Request.
Beginning at the line containing "What physical distance", output every line to the end of the data below exactly as it appears.

Data rows.
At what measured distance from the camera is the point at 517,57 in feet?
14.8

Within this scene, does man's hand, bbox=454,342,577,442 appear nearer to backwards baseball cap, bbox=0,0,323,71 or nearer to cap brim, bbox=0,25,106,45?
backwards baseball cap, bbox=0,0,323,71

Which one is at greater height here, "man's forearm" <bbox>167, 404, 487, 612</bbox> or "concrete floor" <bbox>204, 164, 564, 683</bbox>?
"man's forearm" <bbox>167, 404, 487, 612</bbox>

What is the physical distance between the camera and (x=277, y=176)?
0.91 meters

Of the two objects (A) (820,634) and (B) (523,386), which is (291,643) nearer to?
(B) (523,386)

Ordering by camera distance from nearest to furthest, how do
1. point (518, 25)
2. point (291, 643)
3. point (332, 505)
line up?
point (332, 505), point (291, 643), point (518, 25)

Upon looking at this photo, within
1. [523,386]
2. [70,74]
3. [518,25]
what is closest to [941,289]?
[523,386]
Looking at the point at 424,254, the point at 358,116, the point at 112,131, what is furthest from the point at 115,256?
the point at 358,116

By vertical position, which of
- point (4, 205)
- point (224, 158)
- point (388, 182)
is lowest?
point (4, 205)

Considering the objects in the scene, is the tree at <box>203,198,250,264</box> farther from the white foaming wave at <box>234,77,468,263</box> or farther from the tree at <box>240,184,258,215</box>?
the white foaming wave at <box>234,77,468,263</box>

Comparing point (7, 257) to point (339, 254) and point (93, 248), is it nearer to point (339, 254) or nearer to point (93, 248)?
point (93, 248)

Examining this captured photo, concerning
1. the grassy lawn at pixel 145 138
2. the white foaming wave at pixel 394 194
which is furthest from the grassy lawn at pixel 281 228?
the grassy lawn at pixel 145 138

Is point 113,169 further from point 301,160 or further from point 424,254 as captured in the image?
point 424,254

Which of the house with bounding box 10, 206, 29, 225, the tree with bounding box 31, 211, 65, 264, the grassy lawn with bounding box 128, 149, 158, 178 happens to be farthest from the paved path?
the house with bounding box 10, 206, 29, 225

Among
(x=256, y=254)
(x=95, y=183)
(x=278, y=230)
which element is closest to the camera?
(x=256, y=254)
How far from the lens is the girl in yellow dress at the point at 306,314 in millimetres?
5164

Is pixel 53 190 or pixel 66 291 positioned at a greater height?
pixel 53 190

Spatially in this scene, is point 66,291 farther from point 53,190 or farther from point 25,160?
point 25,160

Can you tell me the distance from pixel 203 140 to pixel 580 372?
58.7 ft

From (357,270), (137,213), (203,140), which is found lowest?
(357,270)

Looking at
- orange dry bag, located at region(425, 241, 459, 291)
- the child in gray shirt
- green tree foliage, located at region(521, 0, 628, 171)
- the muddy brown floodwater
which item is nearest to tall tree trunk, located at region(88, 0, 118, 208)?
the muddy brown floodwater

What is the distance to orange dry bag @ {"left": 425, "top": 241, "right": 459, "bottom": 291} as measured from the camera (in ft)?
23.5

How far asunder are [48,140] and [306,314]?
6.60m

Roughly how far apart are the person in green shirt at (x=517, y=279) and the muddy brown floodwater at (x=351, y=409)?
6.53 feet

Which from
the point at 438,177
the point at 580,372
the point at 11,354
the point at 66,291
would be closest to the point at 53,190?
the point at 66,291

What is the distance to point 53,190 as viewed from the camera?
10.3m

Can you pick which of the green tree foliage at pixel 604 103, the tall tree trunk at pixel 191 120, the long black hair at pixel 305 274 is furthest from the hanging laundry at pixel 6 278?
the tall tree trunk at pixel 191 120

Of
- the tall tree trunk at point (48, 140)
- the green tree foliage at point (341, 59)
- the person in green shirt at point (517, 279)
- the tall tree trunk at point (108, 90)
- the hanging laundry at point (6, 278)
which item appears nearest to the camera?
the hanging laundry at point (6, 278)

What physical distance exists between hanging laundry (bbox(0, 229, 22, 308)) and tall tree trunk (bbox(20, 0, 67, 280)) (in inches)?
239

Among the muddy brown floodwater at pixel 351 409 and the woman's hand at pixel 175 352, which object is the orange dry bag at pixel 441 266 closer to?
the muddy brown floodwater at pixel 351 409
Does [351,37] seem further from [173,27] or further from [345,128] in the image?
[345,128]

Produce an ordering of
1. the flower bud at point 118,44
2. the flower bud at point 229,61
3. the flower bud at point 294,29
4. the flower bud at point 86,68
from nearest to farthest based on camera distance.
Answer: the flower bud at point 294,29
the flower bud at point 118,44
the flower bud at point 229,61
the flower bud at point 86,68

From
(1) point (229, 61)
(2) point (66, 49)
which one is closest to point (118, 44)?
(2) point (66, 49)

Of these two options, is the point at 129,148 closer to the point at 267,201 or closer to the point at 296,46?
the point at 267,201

Exercise solution.
What physical distance exists between hanging laundry (bbox(0, 229, 22, 308)) and tall tree trunk (bbox(20, 0, 67, 280)) (in inches)?
239

Among the muddy brown floodwater at pixel 351 409 and the woman's hand at pixel 175 352, which object is the orange dry bag at pixel 441 266 closer to?
the muddy brown floodwater at pixel 351 409
Does [351,37] seem further from [173,27] or further from [345,128] in the image?
[345,128]

Produce an ordering of
1. the flower bud at point 118,44
2. the flower bud at point 229,61
3. the flower bud at point 294,29
4. the flower bud at point 86,68
from nearest to farthest based on camera distance.
Answer: the flower bud at point 294,29
the flower bud at point 118,44
the flower bud at point 229,61
the flower bud at point 86,68

From
(1) point (229, 61)
(2) point (66, 49)
which one is closest to point (118, 44)?
(2) point (66, 49)

Of these two options, is the point at 129,148 closer to the point at 267,201 or closer to the point at 296,46?
the point at 267,201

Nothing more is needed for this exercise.